## Records supplied:
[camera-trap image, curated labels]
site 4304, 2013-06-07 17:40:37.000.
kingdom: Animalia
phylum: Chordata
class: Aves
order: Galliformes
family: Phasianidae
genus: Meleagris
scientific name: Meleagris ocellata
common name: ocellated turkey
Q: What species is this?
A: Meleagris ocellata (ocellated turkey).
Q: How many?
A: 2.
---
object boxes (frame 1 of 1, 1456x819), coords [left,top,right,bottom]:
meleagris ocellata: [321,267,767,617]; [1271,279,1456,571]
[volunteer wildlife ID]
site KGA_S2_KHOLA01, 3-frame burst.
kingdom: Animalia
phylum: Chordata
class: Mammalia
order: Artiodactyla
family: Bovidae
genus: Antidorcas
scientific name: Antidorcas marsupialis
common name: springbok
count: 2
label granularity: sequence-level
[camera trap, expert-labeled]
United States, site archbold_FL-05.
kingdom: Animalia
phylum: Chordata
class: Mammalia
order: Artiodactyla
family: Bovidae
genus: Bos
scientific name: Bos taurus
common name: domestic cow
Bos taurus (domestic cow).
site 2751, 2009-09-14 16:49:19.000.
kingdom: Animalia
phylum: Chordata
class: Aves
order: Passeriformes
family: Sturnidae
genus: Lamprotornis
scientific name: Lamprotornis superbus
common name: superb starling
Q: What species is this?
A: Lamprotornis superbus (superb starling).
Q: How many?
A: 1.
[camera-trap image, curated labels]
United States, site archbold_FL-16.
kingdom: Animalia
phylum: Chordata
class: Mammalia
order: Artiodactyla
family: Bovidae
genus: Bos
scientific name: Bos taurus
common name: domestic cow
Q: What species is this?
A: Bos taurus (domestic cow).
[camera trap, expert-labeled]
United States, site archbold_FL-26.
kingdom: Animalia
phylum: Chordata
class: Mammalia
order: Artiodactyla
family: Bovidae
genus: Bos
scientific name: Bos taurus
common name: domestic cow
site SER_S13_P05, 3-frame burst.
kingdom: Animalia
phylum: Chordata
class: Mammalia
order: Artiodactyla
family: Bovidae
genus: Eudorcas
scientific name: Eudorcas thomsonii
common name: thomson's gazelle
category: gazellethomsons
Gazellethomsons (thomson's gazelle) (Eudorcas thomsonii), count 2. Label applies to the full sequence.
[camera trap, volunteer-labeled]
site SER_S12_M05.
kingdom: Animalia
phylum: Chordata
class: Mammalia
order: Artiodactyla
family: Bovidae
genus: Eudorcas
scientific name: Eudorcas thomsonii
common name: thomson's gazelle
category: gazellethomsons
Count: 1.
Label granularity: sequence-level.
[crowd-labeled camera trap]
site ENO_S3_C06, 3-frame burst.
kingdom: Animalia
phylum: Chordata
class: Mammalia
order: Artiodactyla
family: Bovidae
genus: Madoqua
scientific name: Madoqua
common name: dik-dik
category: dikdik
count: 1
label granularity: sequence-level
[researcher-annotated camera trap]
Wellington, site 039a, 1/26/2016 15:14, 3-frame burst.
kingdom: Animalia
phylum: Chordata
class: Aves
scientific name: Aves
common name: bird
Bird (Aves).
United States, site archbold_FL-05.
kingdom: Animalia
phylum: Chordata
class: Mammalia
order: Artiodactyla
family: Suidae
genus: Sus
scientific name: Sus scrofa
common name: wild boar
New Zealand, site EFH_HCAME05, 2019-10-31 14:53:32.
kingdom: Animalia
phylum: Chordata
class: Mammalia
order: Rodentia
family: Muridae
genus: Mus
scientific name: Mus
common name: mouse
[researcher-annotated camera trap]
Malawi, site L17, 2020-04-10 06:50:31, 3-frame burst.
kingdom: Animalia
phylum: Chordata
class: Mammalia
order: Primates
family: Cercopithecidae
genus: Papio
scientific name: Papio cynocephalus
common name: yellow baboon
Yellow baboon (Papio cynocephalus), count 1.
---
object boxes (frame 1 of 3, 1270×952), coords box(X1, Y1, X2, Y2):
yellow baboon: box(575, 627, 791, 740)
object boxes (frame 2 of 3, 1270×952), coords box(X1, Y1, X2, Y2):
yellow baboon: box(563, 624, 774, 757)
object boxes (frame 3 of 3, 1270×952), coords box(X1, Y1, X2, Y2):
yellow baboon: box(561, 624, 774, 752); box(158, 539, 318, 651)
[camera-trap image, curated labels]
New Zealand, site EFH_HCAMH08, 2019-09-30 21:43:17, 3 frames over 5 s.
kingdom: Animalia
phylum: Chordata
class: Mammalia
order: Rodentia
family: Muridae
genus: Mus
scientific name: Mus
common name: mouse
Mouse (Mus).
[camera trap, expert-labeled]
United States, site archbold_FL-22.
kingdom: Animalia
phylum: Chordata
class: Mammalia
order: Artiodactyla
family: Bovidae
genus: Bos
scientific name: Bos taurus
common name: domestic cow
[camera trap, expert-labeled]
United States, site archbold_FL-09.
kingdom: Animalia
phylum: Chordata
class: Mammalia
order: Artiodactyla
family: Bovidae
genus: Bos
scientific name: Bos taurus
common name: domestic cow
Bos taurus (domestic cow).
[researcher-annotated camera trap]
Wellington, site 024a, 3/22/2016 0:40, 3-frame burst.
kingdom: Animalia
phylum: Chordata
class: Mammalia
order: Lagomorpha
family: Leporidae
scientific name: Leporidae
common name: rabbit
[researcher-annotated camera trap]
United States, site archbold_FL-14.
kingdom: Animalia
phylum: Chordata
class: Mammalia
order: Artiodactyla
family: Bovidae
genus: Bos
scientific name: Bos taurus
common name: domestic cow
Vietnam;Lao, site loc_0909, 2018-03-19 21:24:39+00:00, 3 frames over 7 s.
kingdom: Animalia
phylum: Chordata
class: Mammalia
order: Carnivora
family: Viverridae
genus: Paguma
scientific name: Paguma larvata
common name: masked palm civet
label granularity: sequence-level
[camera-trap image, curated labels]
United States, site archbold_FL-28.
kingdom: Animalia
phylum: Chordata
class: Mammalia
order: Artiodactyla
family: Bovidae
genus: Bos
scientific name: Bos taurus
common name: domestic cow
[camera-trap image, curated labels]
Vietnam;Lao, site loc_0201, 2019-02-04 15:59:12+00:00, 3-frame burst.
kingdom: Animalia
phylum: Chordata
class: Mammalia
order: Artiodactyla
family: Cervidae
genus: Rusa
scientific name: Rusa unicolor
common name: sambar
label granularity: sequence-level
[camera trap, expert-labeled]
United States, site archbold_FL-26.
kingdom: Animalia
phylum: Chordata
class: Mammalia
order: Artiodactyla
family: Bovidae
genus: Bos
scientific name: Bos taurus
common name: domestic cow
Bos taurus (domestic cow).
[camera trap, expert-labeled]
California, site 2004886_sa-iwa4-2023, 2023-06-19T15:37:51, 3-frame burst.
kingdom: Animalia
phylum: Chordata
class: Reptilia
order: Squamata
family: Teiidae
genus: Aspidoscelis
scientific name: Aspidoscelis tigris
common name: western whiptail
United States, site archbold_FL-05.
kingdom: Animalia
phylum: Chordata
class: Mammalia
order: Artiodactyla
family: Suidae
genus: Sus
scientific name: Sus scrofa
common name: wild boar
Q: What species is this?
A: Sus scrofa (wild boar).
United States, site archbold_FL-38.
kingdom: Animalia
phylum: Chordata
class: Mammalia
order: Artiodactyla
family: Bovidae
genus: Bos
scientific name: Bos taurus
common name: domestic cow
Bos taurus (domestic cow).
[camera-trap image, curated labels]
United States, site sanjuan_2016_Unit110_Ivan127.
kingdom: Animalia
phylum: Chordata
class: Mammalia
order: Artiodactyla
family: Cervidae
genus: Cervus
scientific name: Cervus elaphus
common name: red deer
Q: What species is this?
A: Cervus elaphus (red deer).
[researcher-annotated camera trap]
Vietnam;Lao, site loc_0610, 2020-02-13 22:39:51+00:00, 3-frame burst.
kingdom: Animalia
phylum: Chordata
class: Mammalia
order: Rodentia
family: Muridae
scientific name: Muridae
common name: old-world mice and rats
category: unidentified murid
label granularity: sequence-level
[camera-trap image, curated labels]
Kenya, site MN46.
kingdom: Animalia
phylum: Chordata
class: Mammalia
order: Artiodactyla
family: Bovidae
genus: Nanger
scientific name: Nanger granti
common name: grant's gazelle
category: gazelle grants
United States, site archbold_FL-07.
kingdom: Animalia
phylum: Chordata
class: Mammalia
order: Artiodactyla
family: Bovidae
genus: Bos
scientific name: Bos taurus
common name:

## Exercise aim:
Exactly as written, repeat each line from the beginning of the data above to the line containing "site KGA_S2_KHOLA01, 3-frame burst.", inclusive.

## Exercise output:
[camera-trap image, curated labels]
site 4304, 2013-06-07 17:40:37.000.
kingdom: Animalia
phylum: Chordata
class: Aves
order: Galliformes
family: Phasianidae
genus: Meleagris
scientific name: Meleagris ocellata
common name: ocellated turkey
Q: What species is this?
A: Meleagris ocellata (ocellated turkey).
Q: How many?
A: 2.
---
object boxes (frame 1 of 1, 1456x819), coords [left,top,right,bottom]:
meleagris ocellata: [321,267,767,617]; [1271,279,1456,571]
[volunteer wildlife ID]
site KGA_S2_KHOLA01, 3-frame burst.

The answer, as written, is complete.